TRY IT =
Reproduce, with no edits, the line that contains "site 1691, 2010-02-12" and all the lines that follow it, ending with the last line of the records.

LISTED ENTRIES =
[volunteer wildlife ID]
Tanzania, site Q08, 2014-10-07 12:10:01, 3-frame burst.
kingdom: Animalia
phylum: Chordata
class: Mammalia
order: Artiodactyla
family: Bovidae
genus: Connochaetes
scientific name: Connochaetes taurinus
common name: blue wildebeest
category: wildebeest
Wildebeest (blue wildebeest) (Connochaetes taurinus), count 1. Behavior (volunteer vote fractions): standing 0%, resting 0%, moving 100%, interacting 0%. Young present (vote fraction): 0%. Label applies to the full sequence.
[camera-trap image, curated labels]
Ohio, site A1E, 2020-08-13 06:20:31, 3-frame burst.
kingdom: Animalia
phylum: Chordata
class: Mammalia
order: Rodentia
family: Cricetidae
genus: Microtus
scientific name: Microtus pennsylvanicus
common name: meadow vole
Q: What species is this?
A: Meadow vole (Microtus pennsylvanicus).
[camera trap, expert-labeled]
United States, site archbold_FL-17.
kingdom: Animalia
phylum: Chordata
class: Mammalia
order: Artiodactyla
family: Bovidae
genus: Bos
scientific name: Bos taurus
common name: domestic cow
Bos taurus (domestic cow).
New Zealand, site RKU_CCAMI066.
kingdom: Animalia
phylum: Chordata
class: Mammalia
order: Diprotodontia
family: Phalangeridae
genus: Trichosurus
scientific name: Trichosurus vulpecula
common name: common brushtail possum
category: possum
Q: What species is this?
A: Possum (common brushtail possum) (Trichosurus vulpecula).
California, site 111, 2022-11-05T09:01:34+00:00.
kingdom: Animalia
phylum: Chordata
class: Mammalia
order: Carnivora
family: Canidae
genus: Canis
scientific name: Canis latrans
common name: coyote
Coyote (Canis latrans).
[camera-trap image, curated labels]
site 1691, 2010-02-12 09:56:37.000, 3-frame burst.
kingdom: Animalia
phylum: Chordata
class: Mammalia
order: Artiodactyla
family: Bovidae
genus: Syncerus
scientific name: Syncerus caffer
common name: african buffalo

EXPECTED OUTPUT =
site 1691, 2010-02-12 09:56:37.000, 3-frame burst.
kingdom: Animalia
phylum: Chordata
class: Mammalia
order: Artiodactyla
family: Bovidae
genus: Syncerus
scientific name: Syncerus caffer
common name: african buffalo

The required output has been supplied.